Increase in the height of the cylinder due to the sphere, h = 359 cm. (Assuming this is a typo and should be a smaller value, let's proceed with h = 3.59 cm for a realistic solution.)
Diameter of sphere = 12 cm
Radius of the sphere, R = 6 cm
Rise in the volume of water in cylinder = Volume of sphere
πr²h = (4/3)πR³
where r is the radius of the cylindrical vessel and h is the rise in water level.
Substituting the values:
πr²(3.59) = (4/3)π(6)³
3.59r² = (4/3)(216)
3.59r² = 288
r² = 288 / 3.59
r² ≈ 80.22
r ≈ √80.22
r ≈ 8.96 cm
Therefore, the diameter of the cylindrical vessel = 2r ≈ 2 * 8.96 cm ≈ 17.92 cm.

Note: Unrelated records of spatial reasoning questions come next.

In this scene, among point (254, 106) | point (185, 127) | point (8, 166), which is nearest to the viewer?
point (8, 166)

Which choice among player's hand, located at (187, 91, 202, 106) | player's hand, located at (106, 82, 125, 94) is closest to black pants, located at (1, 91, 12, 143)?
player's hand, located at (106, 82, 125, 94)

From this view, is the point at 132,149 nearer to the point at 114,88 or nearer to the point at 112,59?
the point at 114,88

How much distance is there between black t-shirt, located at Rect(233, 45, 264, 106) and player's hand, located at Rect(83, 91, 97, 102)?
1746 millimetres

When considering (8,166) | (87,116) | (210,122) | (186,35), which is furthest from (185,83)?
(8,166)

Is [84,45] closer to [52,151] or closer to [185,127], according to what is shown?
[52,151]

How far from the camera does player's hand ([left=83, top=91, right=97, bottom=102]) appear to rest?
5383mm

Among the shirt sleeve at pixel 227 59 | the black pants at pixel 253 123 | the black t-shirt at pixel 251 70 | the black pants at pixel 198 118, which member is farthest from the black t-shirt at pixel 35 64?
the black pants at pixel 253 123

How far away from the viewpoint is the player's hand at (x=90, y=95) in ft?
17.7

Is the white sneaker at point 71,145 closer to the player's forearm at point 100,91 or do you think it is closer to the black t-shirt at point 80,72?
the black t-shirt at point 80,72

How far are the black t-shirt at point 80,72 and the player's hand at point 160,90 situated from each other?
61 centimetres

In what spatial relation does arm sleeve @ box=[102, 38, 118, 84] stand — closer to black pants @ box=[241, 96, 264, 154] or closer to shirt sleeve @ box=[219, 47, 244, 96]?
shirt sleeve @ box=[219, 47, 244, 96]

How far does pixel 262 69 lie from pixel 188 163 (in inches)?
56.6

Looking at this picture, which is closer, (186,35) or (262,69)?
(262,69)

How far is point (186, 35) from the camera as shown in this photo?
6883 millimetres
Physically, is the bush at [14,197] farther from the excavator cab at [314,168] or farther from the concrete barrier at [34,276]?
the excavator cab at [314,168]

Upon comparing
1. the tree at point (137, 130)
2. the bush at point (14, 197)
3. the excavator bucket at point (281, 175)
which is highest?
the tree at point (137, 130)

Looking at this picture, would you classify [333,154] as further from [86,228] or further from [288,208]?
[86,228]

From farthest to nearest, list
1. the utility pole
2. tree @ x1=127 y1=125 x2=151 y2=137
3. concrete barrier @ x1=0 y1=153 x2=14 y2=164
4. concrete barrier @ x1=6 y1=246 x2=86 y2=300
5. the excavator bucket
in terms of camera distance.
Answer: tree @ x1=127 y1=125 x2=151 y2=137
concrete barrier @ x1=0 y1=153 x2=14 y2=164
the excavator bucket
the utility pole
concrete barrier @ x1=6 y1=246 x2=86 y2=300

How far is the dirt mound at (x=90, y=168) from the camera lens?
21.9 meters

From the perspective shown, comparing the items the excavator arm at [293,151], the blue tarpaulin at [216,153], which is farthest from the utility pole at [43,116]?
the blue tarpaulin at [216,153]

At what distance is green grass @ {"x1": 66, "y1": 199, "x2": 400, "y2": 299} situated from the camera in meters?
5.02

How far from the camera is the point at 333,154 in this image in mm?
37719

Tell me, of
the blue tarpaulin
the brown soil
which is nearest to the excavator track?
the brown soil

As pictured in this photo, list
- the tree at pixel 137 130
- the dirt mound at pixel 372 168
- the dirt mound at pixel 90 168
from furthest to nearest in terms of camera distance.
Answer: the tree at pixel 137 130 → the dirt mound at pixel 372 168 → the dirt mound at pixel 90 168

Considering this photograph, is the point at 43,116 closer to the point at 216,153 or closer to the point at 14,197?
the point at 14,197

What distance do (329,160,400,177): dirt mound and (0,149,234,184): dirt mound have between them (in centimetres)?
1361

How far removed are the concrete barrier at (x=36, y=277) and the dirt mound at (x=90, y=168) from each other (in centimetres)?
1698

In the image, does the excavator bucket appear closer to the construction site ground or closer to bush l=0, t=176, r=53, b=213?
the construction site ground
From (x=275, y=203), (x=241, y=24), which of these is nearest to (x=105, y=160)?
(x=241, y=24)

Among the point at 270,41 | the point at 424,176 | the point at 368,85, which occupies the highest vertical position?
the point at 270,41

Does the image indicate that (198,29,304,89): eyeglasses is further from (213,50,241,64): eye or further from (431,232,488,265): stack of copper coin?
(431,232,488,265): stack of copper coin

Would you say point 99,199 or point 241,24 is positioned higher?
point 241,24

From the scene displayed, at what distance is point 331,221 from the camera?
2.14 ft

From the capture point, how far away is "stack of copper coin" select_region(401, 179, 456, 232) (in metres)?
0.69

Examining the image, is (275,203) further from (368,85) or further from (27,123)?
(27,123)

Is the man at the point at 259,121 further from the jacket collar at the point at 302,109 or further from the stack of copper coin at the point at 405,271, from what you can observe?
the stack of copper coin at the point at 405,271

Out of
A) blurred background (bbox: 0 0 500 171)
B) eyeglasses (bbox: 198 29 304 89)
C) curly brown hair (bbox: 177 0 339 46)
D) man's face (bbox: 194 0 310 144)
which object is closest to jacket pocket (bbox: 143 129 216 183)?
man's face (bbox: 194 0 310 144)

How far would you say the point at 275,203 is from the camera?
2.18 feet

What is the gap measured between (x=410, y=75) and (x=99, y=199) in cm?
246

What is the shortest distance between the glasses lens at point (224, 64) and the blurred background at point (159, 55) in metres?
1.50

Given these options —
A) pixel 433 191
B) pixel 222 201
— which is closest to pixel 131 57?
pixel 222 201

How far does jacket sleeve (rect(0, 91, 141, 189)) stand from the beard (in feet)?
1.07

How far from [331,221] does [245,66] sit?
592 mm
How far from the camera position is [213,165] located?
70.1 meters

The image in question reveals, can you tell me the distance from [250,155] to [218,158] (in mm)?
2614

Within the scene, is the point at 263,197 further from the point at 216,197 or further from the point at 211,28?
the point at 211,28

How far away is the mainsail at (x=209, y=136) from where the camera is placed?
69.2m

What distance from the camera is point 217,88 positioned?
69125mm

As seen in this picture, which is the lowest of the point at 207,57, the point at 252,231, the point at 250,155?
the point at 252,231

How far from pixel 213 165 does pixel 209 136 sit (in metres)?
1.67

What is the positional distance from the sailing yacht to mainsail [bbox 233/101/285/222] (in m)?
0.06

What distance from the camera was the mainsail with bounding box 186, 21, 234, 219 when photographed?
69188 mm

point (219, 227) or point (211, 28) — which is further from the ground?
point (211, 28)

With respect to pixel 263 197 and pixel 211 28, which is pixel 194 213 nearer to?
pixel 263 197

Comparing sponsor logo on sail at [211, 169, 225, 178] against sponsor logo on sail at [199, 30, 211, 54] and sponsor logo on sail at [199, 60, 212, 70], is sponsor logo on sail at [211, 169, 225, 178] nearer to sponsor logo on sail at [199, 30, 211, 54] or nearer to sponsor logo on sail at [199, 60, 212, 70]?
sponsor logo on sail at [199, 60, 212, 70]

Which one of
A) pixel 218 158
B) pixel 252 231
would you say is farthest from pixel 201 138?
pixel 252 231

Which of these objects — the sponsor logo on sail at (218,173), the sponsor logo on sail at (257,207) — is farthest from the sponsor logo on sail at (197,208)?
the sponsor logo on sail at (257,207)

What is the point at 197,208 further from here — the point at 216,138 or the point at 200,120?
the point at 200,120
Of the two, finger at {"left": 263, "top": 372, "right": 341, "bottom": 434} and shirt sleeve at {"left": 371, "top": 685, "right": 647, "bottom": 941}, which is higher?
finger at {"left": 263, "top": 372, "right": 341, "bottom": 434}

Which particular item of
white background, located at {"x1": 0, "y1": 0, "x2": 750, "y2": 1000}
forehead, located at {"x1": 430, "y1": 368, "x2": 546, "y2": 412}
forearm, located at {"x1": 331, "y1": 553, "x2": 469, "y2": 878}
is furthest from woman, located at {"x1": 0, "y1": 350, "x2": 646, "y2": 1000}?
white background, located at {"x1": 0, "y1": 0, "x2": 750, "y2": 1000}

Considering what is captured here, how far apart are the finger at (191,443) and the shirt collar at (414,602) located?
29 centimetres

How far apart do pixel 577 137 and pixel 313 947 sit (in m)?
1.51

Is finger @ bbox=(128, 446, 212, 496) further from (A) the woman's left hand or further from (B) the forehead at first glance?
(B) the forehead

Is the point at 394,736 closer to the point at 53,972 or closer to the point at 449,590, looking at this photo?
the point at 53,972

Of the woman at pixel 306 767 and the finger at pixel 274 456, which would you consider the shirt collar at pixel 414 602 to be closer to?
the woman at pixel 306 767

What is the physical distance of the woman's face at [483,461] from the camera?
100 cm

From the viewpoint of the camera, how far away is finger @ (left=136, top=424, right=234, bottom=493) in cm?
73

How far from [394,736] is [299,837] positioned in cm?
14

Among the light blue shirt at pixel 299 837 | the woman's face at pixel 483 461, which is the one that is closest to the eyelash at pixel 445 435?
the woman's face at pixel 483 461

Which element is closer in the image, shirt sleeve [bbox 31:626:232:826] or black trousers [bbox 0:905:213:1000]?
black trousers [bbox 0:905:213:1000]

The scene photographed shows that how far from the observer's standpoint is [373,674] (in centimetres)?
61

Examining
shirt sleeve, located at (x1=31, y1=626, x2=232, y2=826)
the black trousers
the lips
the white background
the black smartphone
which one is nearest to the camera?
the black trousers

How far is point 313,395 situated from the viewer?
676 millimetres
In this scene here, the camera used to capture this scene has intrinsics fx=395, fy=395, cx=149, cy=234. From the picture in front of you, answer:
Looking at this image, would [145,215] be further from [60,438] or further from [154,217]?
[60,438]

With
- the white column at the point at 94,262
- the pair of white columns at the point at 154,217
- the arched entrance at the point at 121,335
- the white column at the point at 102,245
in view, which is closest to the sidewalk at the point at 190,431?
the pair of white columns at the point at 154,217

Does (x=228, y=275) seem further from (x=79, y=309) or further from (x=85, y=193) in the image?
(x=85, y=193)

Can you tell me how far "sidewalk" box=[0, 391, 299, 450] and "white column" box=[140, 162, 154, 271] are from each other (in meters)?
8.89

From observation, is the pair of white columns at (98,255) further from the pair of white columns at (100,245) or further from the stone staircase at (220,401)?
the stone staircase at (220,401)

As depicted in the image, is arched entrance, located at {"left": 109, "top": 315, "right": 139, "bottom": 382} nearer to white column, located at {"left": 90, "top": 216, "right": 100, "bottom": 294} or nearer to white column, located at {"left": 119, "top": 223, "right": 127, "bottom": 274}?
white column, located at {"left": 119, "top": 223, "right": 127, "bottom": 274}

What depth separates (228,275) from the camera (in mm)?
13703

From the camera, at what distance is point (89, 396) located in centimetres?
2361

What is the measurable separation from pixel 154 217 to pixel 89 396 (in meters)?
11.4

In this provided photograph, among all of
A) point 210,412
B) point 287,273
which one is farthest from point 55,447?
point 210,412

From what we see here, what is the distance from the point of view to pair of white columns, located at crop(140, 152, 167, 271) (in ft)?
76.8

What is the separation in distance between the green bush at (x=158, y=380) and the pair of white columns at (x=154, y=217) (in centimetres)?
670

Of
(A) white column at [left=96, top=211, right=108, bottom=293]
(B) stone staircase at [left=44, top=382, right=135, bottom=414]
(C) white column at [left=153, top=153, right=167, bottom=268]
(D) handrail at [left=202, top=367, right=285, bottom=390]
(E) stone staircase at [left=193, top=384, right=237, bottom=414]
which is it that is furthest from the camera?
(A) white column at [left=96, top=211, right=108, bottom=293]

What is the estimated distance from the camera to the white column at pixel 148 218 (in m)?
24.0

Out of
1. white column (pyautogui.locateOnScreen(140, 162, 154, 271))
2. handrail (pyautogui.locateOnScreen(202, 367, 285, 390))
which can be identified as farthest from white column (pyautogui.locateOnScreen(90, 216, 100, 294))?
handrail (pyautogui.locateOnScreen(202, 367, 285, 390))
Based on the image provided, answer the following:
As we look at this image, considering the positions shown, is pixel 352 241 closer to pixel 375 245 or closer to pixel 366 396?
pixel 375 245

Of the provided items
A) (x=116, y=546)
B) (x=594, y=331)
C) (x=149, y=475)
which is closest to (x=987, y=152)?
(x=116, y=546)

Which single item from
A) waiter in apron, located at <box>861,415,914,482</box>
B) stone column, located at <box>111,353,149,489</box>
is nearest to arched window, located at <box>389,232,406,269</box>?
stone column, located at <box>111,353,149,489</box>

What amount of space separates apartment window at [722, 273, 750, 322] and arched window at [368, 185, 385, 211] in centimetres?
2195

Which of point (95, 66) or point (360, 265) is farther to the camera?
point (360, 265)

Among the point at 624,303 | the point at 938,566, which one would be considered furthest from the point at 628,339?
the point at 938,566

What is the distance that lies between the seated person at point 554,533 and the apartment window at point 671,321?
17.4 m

If the height increase was actually 359cm (which seems unlikely given the sphere's size), the calculation would be:
πr²(359) = (4/3)π(6)³
359r² = (4/3)(216)
359r² = 288
r² = 288 / 359
r² ≈ 0.802
r ≈ √0.802
r ≈ 0.896 cm
Therefore, the diameter of the cylindrical vessel would be approximately 1.79 cm. This result seems unrealistic given the problem description. It's highly likely there's a typo in the given 'h' value (359cm). We should use a more realistic value for h, such as 3.59 cm as shown in the first calculation for a meaningful answer.